EXERCISE OBJECTIVE: Reproduce every entry word for word. Drop all pictures from the copy.

DATASET CONTENT:
────────────────────────────────────────
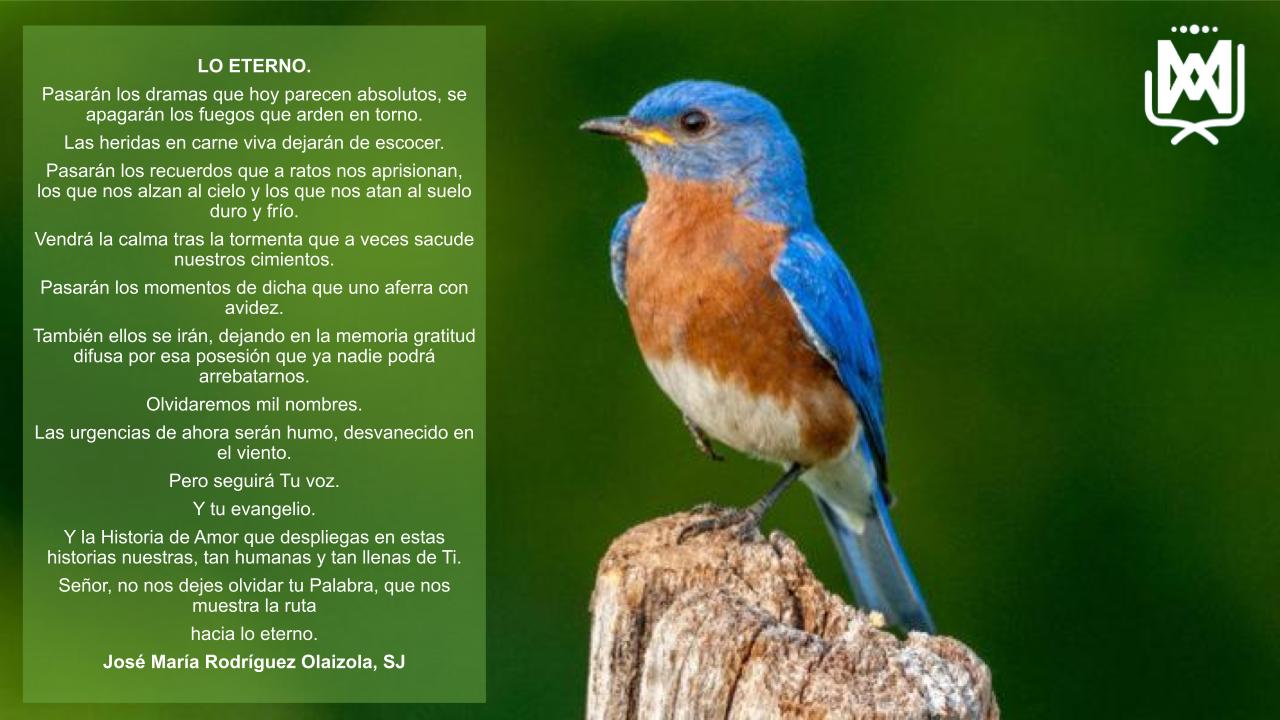 LO ETERNO.

Pasarán los dramas que hoy parecen absolutos, se apagarán los fuegos que arden en torno.

Las heridas en carne viva dejarán de escocer.

Pasarán los recuerdos que a ratos nos aprisionan, los que nos alzan al cielo y los que nos atan al suelo duro y frío.

Vendrá la calma tras la tormenta que a veces sacude nuestros cimientos.

Pasarán los momentos de dicha que uno aferra con avidez.

También ellos se irán, dejando en la memoria gratitud difusa por esa posesión que ya nadie podrá arrebatarnos.

Olvidaremos mil nombres.

Las urgencias de ahora serán humo, desvanecido en el viento.

Pero seguirá Tu voz.

Y tu evangelio.

Y la Historia de Amor que despliegas en estas historias nuestras, tan humanas y tan llenas de Ti.

Señor, no nos dejes olvidar tu Palabra, que nos muestra la ruta

hacia lo eterno.

José María Rodríguez Olaizola, SJ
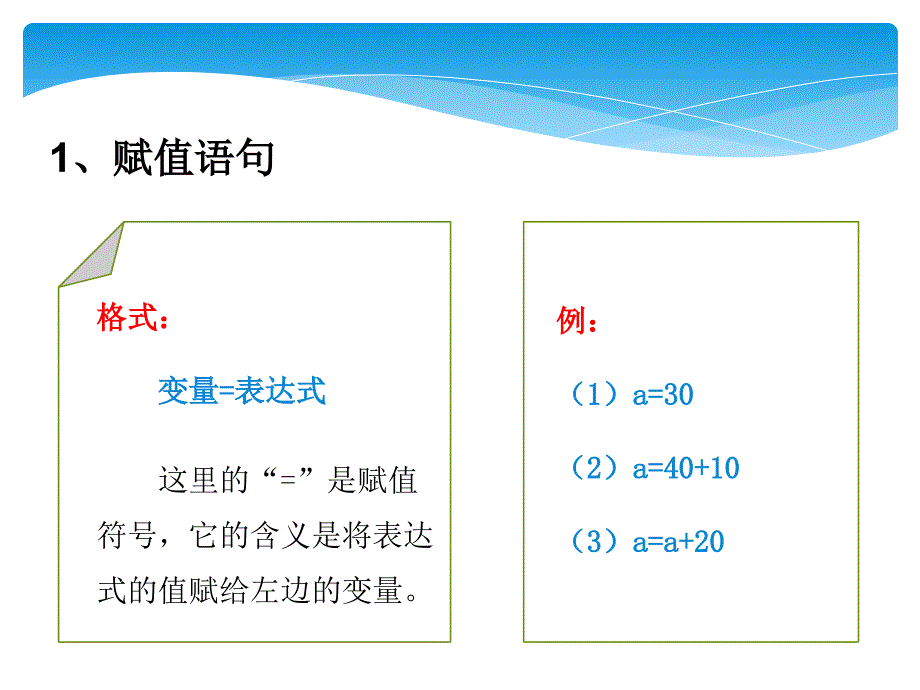 1、赋值语句

格式：

变量=表达式

这里的“=”是赋值符号，它的含义是将表达式的值赋给左边的变量。

例：

（1）a=30

（2）a=40+10

（3）a=a+20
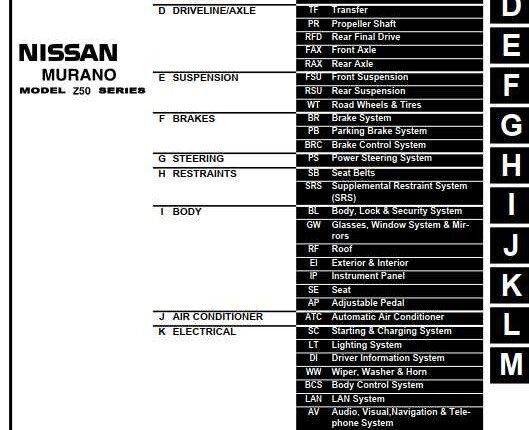 NISSAN
MURANO
MODEL Z50 SERIES

D DRIVELINE/AXLE
TF Transfer
PR Propeller Shaft
RFD Rear Final Drive
FAX Front Axle
RAX Rear Axle

E SUSPENSION
FSU Front Suspension
RSU Rear Suspension
WT Road Wheels & Tires

F BRAKES
BR Brake System
PB Parking Brake System
BRC Brake Control System

G STEERING
PS Power Steering System

H RESTRAINTS
SB Seat Belts
SRS Supplemental Restraint System (SRS)

I BODY
BL Body, Lock & Security System
GW Glasses, Window System & Mirrors
RF Roof
EI Exterior & Interior
IP Instrument Panel
SE Seat
AP Adjustable Pedal

J AIR CONDITIONER
ATC Automatic Air Conditioner

K ELECTRICAL
SC Starting & Charging System
LT Lighting System
DI Driver Information System
WW Wiper, Washer & Horn
BCS Body Control System
LAN LAN System
AV Audio, Visual,Navigation & Telephone System

D
E
F
G
H
I
J
K
L
M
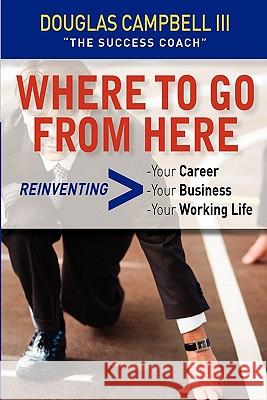 DOUGLAS CAMPBELL III
"THE SUCCESS COACH"

WHERE TO GO FROM HERE

REINVENTING > -Your Career
-Your Business
-Your Working Life

Kraina Książek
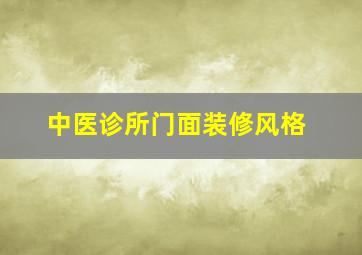 中医诊所门面装修风格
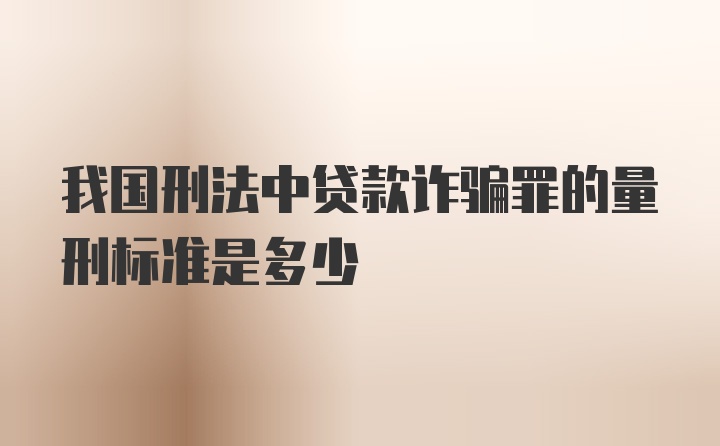 我国刑法中贷款诈骗罪的量刑标准是多少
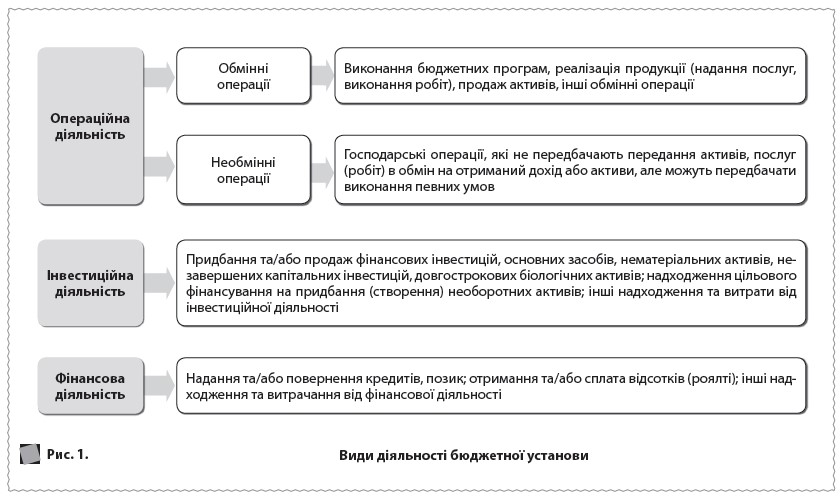 Операційна діяльність

Обмінні операції

Виконання бюджетних програм, реалізація продукції (надання послуг, виконання робіт), продаж активів, інші обмінні операції

Необмінні операції

Господарські операції, які не передбачають передання активів, послуг (робіт) в обмін на отриманий дохід або активи, але можуть передбачати виконання певних умов

Інвестиційна діяльність

Придбання та/або продаж фінансових інвестицій, основних засобів, нематеріальних активів, незавершених капітальних інвестицій, довгострокових біологічних активів; надходження цільового фінансування на придбання (створення) необоротних активів; інші надходження та витрати від інвестиційної діяльності

Фінансова діяльність

Надання та/або повернення кредитів, позик; отримання та/або сплата відсотків (роялті); інші надходження та витрачання від фінансової діяльності

Рис. 1.

Види діяльності бюджетної установи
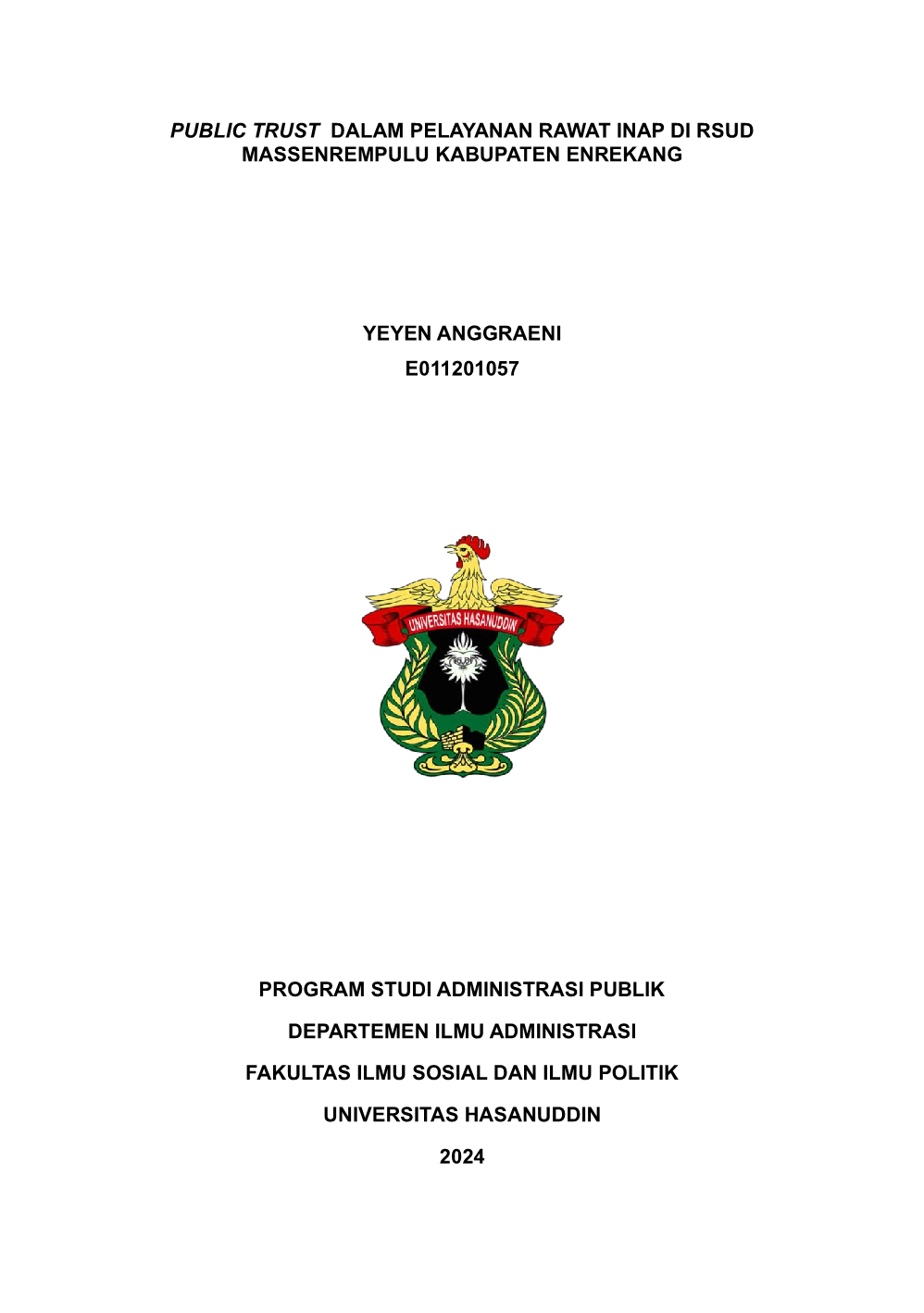 PUBLIC TRUST DALAM PELAYANAN RAWAT INAP DI RSUD MASSENREMPULU KABUPATEN ENREKANG

YEYEN ANGGRAENI
E011201057

UNIVERSITAS HASANUDDIN

PROGRAM STUDI ADMINISTRASI PUBLIK
DEPARTEMEN ILMU ADMINISTRASI
FAKULTAS ILMU SOSIAL DAN ILMU POLITIK
UNIVERSITAS HASANUDDIN
2024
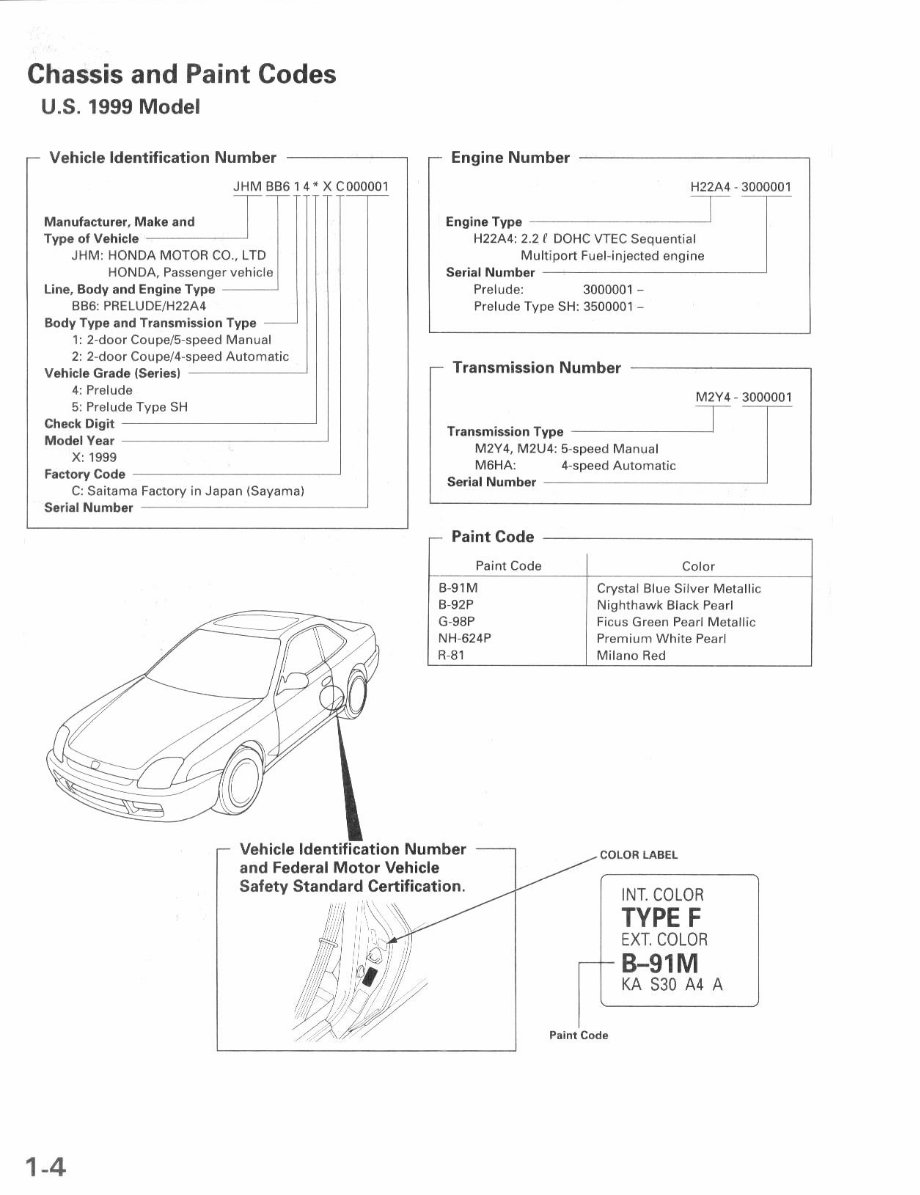 Chassis and Paint Codes
U.S. 1999 Model

Vehicle Identification Number

JHM BB6 1 4 * X C 000001

Manufacturer, Make and Type of Vehicle
JHM: HONDA MOTOR CO., LTD
HONDA, Passenger vehicle
Line, Body and Engine Type
BB6: PRELUDE/H22A4
Body Type and Transmission Type
1: 2-door Coupe/5-speed Manual
2: 2-door Coupe/4-speed Automatic
Vehicle Grade (Series)
4: Prelude
5: Prelude Type SH
Check Digit
Model Year
X: 1999
Factory Code
C: Saitama Factory in Japan (Sayama)
Serial Number

Engine Number

H22A4 - 3000001

Engine Type
H22A4: 2.2 ℓ DOHC VTEC Sequential Multiport Fuel-injected engine
Serial Number
Prelude: 3000001 –
Prelude Type SH: 3500001 –

Transmission Number

M2Y4 - 3000001

Transmission Type
M2Y4, M2U4: 5-speed Manual
M6HA: 4-speed Automatic
Serial Number

Paint Code

| Paint Code | Color |
|---|---|
| B-91M | Crystal Blue Silver Metallic |
| B-92P | Nighthawk Black Pearl |
| G-98P | Ficus Green Pearl Metallic |
| NH-624P | Premium White Pearl |
| R-81 | Milano Red |

Vehicle Identification Number and Federal Motor Vehicle Safety Standard Certification.

COLOR LABEL

INT. COLOR
TYPE F
EXT. COLOR
B–91M
KA S30 A4 A

Paint Code

1-4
────────────────────────────────────────
RESPONSE:
 LO ETERNO.

Pasarán los dramas que hoy parecen absolutos, se apagarán los fuegos que arden en torno.

Las heridas en carne viva dejarán de escocer.

Pasarán los recuerdos que a ratos nos aprisionan, los que nos alzan al cielo y los que nos atan al suelo duro y frío.

Vendrá la calma tras la tormenta que a veces sacude nuestros cimientos.

Pasarán los momentos de dicha que uno aferra con avidez.

También ellos se irán, dejando en la memoria gratitud difusa por esa posesión que ya nadie podrá arrebatarnos.

Olvidaremos mil nombres.

Las urgencias de ahora serán humo, desvanecido en el viento.

Pero seguirá Tu voz.

Y tu evangelio.

Y la Historia de Amor que despliegas en estas historias nuestras, tan humanas y tan llenas de Ti.

Señor, no nos dejes olvidar tu Palabra, que nos muestra la ruta

hacia lo eterno.

José María Rodríguez Olaizola, SJ
 1、赋值语句

格式：

变量=表达式

这里的“=”是赋值符号，它的含义是将表达式的值赋给左边的变量。

例：

（1）a=30

（2）a=40+10

（3）a=a+20
 NISSAN
MURANO
MODEL Z50 SERIES

D DRIVELINE/AXLE
TF Transfer
PR Propeller Shaft
RFD Rear Final Drive
FAX Front Axle
RAX Rear Axle

E SUSPENSION
FSU Front Suspension
RSU Rear Suspension
WT Road Wheels & Tires

F BRAKES
BR Brake System
PB Parking Brake System
BRC Brake Control System

G STEERING
PS Power Steering System

H RESTRAINTS
SB Seat Belts
SRS Supplemental Restraint System (SRS)

I BODY
BL Body, Lock & Security System
GW Glasses, Window System & Mirrors
RF Roof
EI Exterior & Interior
IP Instrument Panel
SE Seat
AP Adjustable Pedal

J AIR CONDITIONER
ATC Automatic Air Conditioner

K ELECTRICAL
SC Starting & Charging System
LT Lighting System
DI Driver Information System
WW Wiper, Washer & Horn
BCS Body Control System
LAN LAN System
AV Audio, Visual,Navigation & Telephone System

D
E
F
G
H
I
J
K
L
M
 DOUGLAS CAMPBELL III
"THE SUCCESS COACH"

WHERE TO GO FROM HERE

REINVENTING > -Your Career
-Your Business
-Your Working Life

Kraina Książek
 中医诊所门面装修风格
 我国刑法中贷款诈骗罪的量刑标准是多少
 Операційна діяльність

Обмінні операції

Виконання бюджетних програм, реалізація продукції (надання послуг, виконання робіт), продаж активів, інші обмінні операції

Необмінні операції

Господарські операції, які не передбачають передання активів, послуг (робіт) в обмін на отриманий дохід або активи, але можуть передбачати виконання певних умов

Інвестиційна діяльність

Придбання та/або продаж фінансових інвестицій, основних засобів, нематеріальних активів, незавершених капітальних інвестицій, довгострокових біологічних активів; надходження цільового фінансування на придбання (створення) необоротних активів; інші надходження та витрати від інвестиційної діяльності

Фінансова діяльність

Надання та/або повернення кредитів, позик; отримання та/або сплата відсотків (роялті); інші надходження та витрачання від фінансової діяльності

Рис. 1.

Види діяльності бюджетної установи
 PUBLIC TRUST DALAM PELAYANAN RAWAT INAP DI RSUD MASSENREMPULU KABUPATEN ENREKANG

YEYEN ANGGRAENI
E011201057

UNIVERSITAS HASANUDDIN

PROGRAM STUDI ADMINISTRASI PUBLIK
DEPARTEMEN ILMU ADMINISTRASI
FAKULTAS ILMU SOSIAL DAN ILMU POLITIK
UNIVERSITAS HASANUDDIN
2024
 Chassis and Paint Codes
U.S. 1999 Model

Vehicle Identification Number

JHM BB6 1 4 * X C 000001

Manufacturer, Make and Type of Vehicle
JHM: HONDA MOTOR CO., LTD
HONDA, Passenger vehicle
Line, Body and Engine Type
BB6: PRELUDE/H22A4
Body Type and Transmission Type
1: 2-door Coupe/5-speed Manual
2: 2-door Coupe/4-speed Automatic
Vehicle Grade (Series)
4: Prelude
5: Prelude Type SH
Check Digit
Model Year
X: 1999
Factory Code
C: Saitama Factory in Japan (Sayama)
Serial Number

Engine Number

H22A4 - 3000001

Engine Type
H22A4: 2.2 ℓ DOHC VTEC Sequential Multiport Fuel-injected engine
Serial Number
Prelude: 3000001 –
Prelude Type SH: 3500001 –

Transmission Number

M2Y4 - 3000001

Transmission Type
M2Y4, M2U4: 5-speed Manual
M6HA: 4-speed Automatic
Serial Number

Paint Code

| Paint Code | Color |
|---|---|
| B-91M | Crystal Blue Silver Metallic |
| B-92P | Nighthawk Black Pearl |
| G-98P | Ficus Green Pearl Metallic |
| NH-624P | Premium White Pearl |
| R-81 | Milano Red |

Vehicle Identification Number and Federal Motor Vehicle Safety Standard Certification.

COLOR LABEL

INT. COLOR
TYPE F
EXT. COLOR
B–91M
KA S30 A4 A

Paint Code

1-4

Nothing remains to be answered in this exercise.